|
Dispatches, April 1997
Politics:
Mr. President, Your Paprikash Is Ready
What's Bill Clinton got against sleeping under the stars?
The inside-the-Beltway scuttlebutt on our reluctant Camper-in-Chief.
By Brad Wetzler
Sadly for him, history will remember Dick Morris as the sap who held a telephone receiver to a prostitute's ear. But a reading of Behind the Oval Office, Morris's recent hardback tell-all, suggests that this consummate Washington insider deserves at least a footnote for something less, well, lascivious. For one
glorious night, Dick Morris put the camp back into campaigning.
It happened in August 1995, when Morris sent the First Family off into the Wyoming woods--over the objections of Bill Clinton, who apparently let it be known he'd much prefer golfing.
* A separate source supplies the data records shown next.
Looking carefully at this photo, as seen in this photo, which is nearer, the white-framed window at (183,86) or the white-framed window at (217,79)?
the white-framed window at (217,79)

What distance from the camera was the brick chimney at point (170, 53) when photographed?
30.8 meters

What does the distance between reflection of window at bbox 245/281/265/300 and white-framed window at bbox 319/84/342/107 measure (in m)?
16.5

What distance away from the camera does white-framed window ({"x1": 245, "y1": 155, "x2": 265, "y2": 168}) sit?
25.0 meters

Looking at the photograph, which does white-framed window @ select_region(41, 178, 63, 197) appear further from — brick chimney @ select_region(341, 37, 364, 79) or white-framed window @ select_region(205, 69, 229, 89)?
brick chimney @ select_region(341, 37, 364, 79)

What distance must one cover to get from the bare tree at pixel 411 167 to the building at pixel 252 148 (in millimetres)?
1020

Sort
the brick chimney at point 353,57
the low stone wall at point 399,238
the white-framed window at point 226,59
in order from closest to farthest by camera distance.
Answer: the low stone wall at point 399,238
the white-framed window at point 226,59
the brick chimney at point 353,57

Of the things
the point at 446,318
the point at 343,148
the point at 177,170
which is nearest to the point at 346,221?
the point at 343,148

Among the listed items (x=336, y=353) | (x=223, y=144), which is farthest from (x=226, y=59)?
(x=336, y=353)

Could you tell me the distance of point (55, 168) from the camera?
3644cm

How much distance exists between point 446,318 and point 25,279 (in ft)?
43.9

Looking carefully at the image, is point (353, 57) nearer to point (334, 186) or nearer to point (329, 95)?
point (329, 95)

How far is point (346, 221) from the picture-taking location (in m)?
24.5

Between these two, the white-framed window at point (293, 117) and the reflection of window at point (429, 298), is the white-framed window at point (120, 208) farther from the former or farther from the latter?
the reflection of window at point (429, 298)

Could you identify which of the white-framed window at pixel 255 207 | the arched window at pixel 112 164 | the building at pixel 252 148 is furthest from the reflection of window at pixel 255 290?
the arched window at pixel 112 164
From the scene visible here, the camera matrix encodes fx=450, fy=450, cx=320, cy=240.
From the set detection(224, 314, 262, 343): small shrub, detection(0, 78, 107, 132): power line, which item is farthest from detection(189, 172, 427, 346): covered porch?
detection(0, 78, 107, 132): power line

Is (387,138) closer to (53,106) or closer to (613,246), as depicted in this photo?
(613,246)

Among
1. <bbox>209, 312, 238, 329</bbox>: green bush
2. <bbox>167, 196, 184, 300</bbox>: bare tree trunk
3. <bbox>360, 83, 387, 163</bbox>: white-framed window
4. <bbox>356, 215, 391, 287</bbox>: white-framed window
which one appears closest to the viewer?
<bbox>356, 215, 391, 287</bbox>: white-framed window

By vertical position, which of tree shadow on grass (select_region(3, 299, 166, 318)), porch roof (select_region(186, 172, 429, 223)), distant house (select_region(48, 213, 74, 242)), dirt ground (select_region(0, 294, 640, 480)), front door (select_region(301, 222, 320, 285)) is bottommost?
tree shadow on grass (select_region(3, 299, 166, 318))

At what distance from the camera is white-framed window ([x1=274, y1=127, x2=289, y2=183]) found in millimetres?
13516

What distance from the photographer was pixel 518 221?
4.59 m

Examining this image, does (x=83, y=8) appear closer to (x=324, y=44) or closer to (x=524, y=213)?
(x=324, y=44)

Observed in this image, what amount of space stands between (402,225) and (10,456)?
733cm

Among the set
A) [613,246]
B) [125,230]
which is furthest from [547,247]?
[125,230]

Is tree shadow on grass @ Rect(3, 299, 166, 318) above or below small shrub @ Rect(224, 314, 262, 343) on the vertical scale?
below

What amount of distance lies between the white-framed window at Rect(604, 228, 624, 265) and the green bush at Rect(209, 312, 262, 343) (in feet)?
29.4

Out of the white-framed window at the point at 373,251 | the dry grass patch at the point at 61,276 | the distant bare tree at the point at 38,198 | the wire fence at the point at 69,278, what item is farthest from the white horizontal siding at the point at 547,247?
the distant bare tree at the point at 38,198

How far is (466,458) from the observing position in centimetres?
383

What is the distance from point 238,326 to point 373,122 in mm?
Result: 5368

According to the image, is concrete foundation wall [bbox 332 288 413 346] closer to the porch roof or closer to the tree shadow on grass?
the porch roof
The highly publicized foray, Morris believed, could woo swing voters, who White House research had determined tended to be campophiles. Alas, according to Morris, Clinton's vacation was a
disaster. Not only did the president's numbers fail to surge, but upon returning to Washington, it was clear that his mood had been soured by the whole affair. "He was bitter about the way his public life had intruded on his private time," Morris writes. "I heard more than sarcasm in his complaints; I heard pain."
Upon reading this revelation, we were overcome by curiosity. Just what went wrong out there? Had our commander-in-chief undergone a Kurtzian meltdown? Could a good ol' boy from rural Arkansas really hate camping that much? To find out, we hit the phones.
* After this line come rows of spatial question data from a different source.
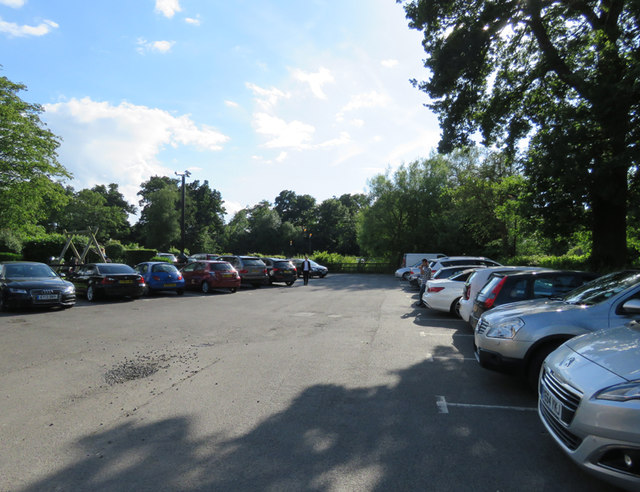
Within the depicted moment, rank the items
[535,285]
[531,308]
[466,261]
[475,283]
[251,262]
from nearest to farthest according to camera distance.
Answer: [531,308] < [535,285] < [475,283] < [466,261] < [251,262]

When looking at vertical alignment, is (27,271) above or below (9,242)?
below

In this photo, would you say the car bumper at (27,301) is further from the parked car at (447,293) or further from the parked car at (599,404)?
the parked car at (599,404)

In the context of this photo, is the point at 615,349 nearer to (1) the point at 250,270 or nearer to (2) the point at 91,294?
(2) the point at 91,294

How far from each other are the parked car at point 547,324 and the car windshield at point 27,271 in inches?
514

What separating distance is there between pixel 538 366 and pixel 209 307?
1082 cm

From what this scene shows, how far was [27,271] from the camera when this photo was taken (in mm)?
12648

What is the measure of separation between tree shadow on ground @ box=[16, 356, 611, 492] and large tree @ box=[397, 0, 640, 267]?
9124 millimetres

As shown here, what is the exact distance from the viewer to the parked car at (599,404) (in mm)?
2516

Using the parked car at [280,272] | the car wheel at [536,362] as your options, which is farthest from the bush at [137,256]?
the car wheel at [536,362]

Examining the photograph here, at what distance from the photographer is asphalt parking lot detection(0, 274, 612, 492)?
306 cm

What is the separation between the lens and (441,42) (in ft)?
46.9

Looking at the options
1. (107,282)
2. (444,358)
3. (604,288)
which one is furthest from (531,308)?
(107,282)

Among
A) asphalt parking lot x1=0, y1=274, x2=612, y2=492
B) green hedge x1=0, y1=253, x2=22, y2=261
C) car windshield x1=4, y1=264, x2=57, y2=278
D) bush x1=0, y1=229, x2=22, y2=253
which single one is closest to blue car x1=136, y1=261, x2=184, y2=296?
car windshield x1=4, y1=264, x2=57, y2=278

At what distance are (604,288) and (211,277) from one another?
1621cm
"Heavens no," said a deputy White House press secretary, when asked whether it was something primordial, like a bad vision quest, that had tripped up the president. "He had a very good time." That didn't jibe with Morris's account, so we tried the vice-president's office, the kind of progressive place where you'd expect to find an avid camper willing to discuss intricacies of
catholes and s'mores. Surprisingly, the veep's flack was infinitely surlier. "Try the First Lady's office," he said. "They handle special events and stuff like that."
But first we decided to try a barrage of E-mails to Bruce Babbitt's address, asking whether the Interior Secretary, who manages much of the hard ground on which American campers sleep, was available to chat. Back came the following cryptic response: "If we can address the message, we will do so. If we can't, it will be passed on to a responsible party who can."
With that disappointment, we moved on to our best and last hope: the First Lady's office. And though Hillary herself was indisposed, an aide did agree to talk. At first, she too seemed to be pushing the party line--yet another participant in what seemed more and more like some sort of shadowy cover-up. "The president still talks about camping," she said. "He loved it so much."
But then, just as we were about to give up, came the breakthrough we'd been awaiting. Hillary's gal agreed to dish--but only on the condition that she be granted anonymity. "I was there," she said in hushed, almost whispered tones. "And I'll tell you, he didn't carry his own pack."